I believe that Issa’s last question to Lerner further reflects the uncertainty of what the committee intended. He asked her whether she still wanted to “testify” with a weeks delay, referencing communications between the committee and her attorney. She took the 5th. The indication was that there were still negotiations going. One source has led me to believe that Taylor’s offer was for her to be deposed in a closed session, which of course means that public disclosure could only come by a majority vote of the committee. That might, for a variety of reasons, have been unacceptable to the Chairman. In any event, the Chairman abruptly closed the hearing at that point with the comment that Lerner continued to be uncooperative but without the required rejection and notice.

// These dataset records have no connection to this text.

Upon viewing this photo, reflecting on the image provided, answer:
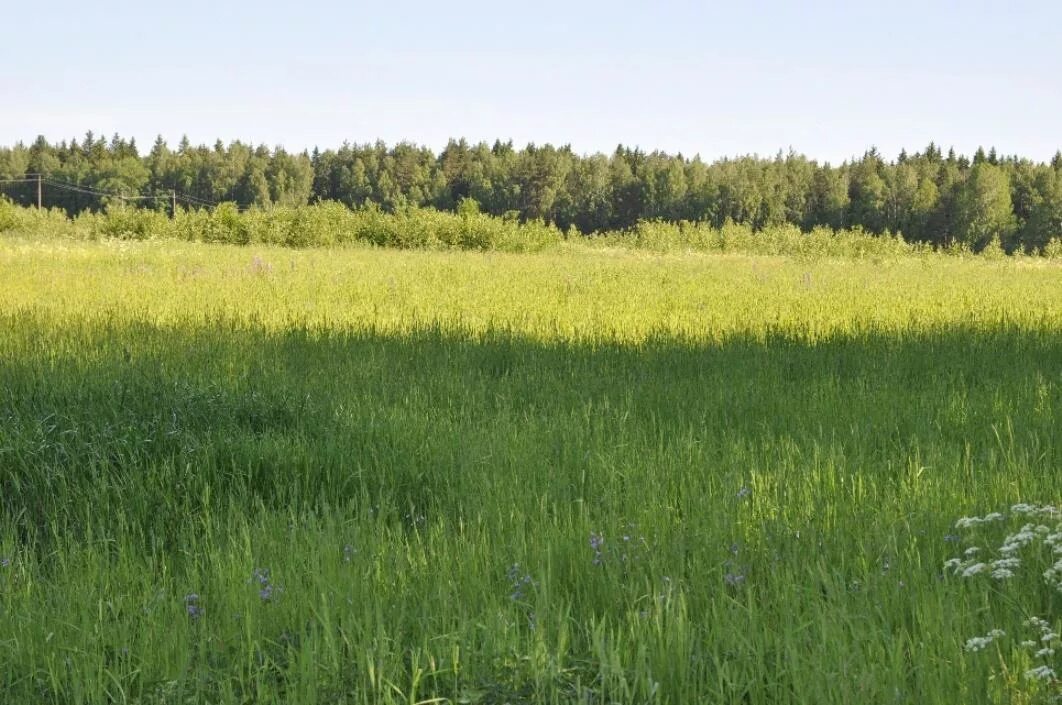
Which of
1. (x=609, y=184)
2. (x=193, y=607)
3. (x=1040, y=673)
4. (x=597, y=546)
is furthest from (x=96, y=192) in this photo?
(x=1040, y=673)

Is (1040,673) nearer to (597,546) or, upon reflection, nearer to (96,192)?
(597,546)

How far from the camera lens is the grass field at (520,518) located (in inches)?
96.7

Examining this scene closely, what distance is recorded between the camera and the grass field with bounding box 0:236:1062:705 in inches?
96.7

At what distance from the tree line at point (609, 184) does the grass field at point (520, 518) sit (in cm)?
7042

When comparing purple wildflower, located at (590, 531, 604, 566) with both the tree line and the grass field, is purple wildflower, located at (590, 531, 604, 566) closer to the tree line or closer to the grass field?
the grass field

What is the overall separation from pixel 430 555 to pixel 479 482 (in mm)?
1075

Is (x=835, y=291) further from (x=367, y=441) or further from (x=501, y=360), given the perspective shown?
(x=367, y=441)

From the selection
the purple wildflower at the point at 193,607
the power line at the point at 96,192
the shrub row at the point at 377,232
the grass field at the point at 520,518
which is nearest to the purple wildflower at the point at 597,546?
the grass field at the point at 520,518

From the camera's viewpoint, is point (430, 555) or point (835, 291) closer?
point (430, 555)

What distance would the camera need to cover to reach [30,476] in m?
4.54

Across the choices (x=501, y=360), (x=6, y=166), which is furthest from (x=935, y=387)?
(x=6, y=166)

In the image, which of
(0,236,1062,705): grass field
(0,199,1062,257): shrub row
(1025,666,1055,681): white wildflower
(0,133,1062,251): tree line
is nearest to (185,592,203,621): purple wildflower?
(0,236,1062,705): grass field

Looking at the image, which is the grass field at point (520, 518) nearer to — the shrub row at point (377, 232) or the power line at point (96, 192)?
the shrub row at point (377, 232)

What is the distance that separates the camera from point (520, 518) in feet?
11.7
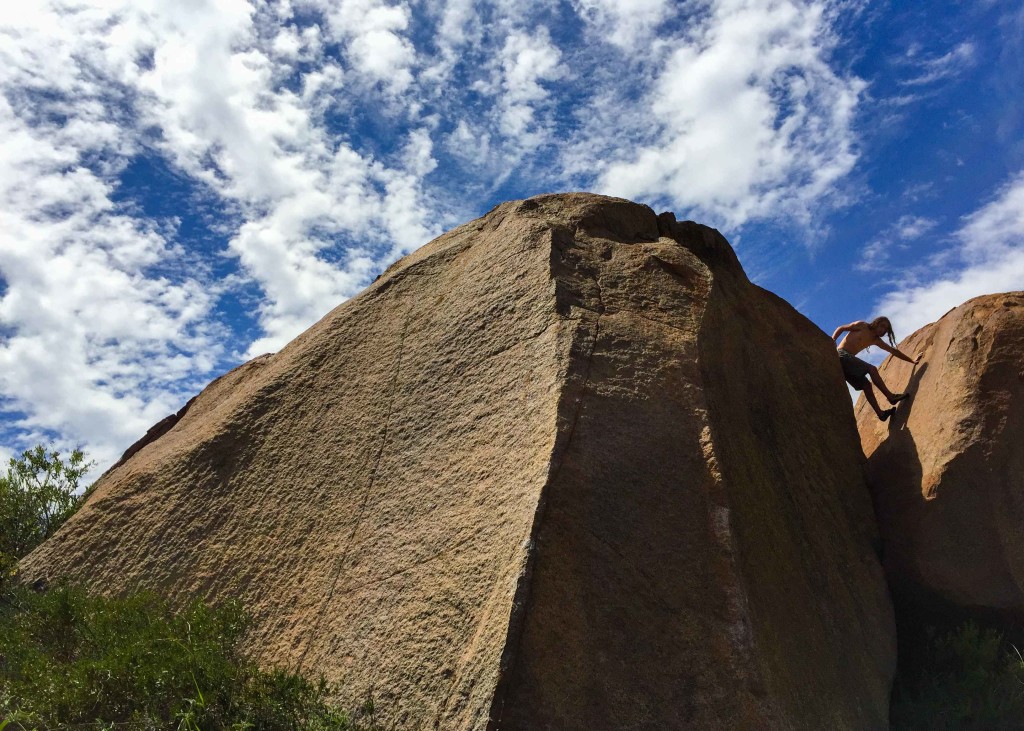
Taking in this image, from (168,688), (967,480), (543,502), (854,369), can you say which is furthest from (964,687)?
(168,688)

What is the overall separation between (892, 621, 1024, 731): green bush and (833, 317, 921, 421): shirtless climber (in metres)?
2.38

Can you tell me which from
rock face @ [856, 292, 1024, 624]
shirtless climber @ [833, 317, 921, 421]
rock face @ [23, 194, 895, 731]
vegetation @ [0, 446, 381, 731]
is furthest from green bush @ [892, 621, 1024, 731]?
vegetation @ [0, 446, 381, 731]

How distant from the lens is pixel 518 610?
13.0 feet

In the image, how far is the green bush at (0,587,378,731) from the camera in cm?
432

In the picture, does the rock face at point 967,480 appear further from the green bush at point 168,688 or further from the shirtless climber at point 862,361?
the green bush at point 168,688

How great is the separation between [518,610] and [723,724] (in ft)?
3.77

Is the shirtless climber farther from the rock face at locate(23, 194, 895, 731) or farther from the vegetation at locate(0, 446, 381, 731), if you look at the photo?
the vegetation at locate(0, 446, 381, 731)

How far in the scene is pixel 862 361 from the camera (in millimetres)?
8320

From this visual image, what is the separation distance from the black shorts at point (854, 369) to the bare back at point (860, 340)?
112 millimetres

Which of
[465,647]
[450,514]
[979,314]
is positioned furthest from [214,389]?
[979,314]

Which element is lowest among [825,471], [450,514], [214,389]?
[450,514]

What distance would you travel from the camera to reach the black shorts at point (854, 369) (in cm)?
828

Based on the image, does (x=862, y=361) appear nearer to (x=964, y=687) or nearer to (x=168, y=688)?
(x=964, y=687)

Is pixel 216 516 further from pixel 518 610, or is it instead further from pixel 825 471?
pixel 825 471
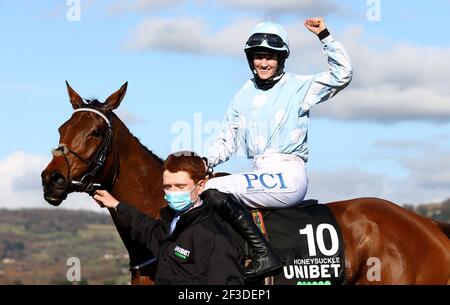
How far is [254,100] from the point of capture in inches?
319

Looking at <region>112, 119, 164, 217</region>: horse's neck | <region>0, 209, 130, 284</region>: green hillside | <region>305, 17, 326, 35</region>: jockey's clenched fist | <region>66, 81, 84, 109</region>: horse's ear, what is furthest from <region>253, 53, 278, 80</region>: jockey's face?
<region>0, 209, 130, 284</region>: green hillside

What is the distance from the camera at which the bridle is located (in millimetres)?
7832

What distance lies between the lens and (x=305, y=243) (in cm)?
792

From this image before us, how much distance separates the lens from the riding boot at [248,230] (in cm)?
716

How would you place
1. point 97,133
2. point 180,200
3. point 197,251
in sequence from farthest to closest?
point 97,133 < point 180,200 < point 197,251

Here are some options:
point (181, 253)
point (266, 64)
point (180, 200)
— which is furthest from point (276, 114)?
point (181, 253)

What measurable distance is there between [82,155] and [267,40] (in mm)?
2066

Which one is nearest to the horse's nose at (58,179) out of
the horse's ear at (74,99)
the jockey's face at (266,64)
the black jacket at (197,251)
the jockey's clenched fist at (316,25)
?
the horse's ear at (74,99)

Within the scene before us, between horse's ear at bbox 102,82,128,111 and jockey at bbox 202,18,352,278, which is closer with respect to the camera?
jockey at bbox 202,18,352,278

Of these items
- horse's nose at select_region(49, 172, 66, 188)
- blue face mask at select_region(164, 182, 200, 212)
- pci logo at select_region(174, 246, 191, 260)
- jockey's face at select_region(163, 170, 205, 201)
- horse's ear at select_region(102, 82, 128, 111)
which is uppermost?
horse's ear at select_region(102, 82, 128, 111)

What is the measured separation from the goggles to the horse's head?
1.56 meters

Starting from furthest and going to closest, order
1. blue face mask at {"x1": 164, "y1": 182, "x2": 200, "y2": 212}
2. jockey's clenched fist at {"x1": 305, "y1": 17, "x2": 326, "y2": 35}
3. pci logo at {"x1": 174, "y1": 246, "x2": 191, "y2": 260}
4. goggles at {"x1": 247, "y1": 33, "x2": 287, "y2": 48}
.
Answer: goggles at {"x1": 247, "y1": 33, "x2": 287, "y2": 48}
jockey's clenched fist at {"x1": 305, "y1": 17, "x2": 326, "y2": 35}
blue face mask at {"x1": 164, "y1": 182, "x2": 200, "y2": 212}
pci logo at {"x1": 174, "y1": 246, "x2": 191, "y2": 260}

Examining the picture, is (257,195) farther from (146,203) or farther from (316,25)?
(316,25)

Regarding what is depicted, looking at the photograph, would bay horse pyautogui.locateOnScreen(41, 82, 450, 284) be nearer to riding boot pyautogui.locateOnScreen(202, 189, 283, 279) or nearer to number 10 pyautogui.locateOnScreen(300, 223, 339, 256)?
number 10 pyautogui.locateOnScreen(300, 223, 339, 256)
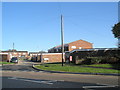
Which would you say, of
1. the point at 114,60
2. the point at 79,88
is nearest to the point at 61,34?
the point at 114,60

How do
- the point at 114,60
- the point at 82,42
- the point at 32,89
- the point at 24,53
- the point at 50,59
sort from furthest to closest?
the point at 24,53, the point at 82,42, the point at 50,59, the point at 114,60, the point at 32,89

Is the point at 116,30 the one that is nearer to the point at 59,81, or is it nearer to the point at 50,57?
the point at 50,57

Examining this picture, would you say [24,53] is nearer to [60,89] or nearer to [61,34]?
[61,34]

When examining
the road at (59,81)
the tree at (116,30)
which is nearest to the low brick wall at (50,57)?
the tree at (116,30)

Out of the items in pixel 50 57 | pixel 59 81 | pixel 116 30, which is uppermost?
pixel 116 30

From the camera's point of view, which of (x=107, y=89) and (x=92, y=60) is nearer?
(x=107, y=89)

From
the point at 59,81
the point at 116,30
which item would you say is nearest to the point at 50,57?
the point at 116,30

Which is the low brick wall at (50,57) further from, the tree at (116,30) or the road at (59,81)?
the road at (59,81)

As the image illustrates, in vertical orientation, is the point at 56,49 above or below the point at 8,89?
above

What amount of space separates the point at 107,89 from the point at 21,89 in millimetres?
4454

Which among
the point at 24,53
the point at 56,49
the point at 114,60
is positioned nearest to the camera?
the point at 114,60

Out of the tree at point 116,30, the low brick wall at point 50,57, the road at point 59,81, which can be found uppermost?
the tree at point 116,30

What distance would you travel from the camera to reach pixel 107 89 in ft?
31.1

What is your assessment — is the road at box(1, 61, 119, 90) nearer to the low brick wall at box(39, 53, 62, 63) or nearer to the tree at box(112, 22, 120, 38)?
the tree at box(112, 22, 120, 38)
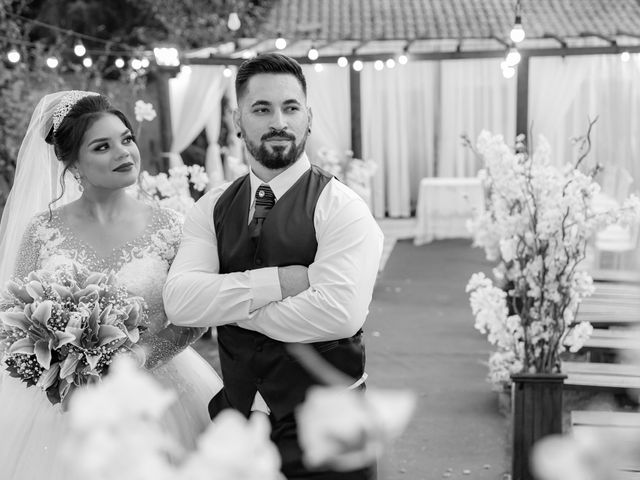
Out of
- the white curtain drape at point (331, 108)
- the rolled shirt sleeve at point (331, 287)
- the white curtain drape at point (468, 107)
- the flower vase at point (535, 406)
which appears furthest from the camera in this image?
the white curtain drape at point (468, 107)

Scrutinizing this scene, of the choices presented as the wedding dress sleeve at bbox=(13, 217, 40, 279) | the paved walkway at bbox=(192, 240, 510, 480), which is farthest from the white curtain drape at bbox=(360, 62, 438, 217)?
the wedding dress sleeve at bbox=(13, 217, 40, 279)

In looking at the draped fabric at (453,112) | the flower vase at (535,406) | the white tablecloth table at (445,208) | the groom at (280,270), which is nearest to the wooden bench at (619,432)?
the flower vase at (535,406)

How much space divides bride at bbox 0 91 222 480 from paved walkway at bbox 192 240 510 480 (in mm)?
817

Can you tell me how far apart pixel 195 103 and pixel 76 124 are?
10066mm

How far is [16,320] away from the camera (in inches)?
96.0

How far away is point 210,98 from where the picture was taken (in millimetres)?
12727

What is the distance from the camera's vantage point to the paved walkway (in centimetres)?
489

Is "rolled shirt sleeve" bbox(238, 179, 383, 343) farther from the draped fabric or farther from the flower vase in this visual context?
the draped fabric

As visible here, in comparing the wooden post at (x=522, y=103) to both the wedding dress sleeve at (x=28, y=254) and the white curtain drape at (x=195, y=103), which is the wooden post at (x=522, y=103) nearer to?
the white curtain drape at (x=195, y=103)

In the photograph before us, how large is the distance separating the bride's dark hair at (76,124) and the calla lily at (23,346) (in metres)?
0.68

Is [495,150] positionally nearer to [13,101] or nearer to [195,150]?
[13,101]

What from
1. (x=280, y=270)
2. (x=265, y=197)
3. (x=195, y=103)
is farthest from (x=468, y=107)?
(x=280, y=270)

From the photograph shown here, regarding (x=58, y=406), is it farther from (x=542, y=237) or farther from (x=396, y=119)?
(x=396, y=119)

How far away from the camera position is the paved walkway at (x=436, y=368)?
4.89m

I think you unfairly diminish the historical and legal significance of the trilogy. The Court in those three cases (and others subsequent to them) was attempting to send a strong message to Congress generally, and to HUAC and its chairman in particular, that it would not countenance McCarthyistic tactics evidenced in those cases. The Court in Quinn wrote a paean in support of the continued vitality of the privilege that demands a liberal application: “Such liberal construction is particularly warranted in a prosecution of a witness for refusal to answer, since the respect normally accorded the privilege is then buttressed by the presumption of innocence accorded a defendant in a criminal trial. To apply the privilege narrowly or begrudgingly to treat it as an historical relic, at most merely to be tolerated– is to ignore its development and purpose. The Quinn Court did observe that a committee did say that no specific word formula was required to protect its investigative prerogatives, but the firm rules, iterated and reiterated in all three cases–clear rejections of a witness’s constitutional objections, demands for answers, and notice refusal would result in criminal prosecution–belie any intent to allow palpable ambiguity. Together with later Court rulings condemning the absence or public unavailability of committee procedural rules, or the failure abide by standing rules, and uncertain committee subject jurisdiction, we today have a legislative investigatory process that is broad and powerful but restrained by clear due process requirements. My own experience that with contempt proceedings is that committees have faithfully adhered to the script propounded by the trilogy and that in some instances useful in achieving information disclosures. In the Haney proceeding attorneys for Haney who had received subpoenas for documents claimed attorney client privilege. Their claims were rejected, they were warned, and then voted in contempt. They then offered to turn over the documents if the contempt vote was reversed. It was. A D.C. Bar Ethics ruling upheld the propriety of their actions. A similar result occurred after a House floor vote of contempt of the Bernstein brothers who were covering their actions of the Marcoses.
I think a contempt proceeding under the present circumstances would be faulty.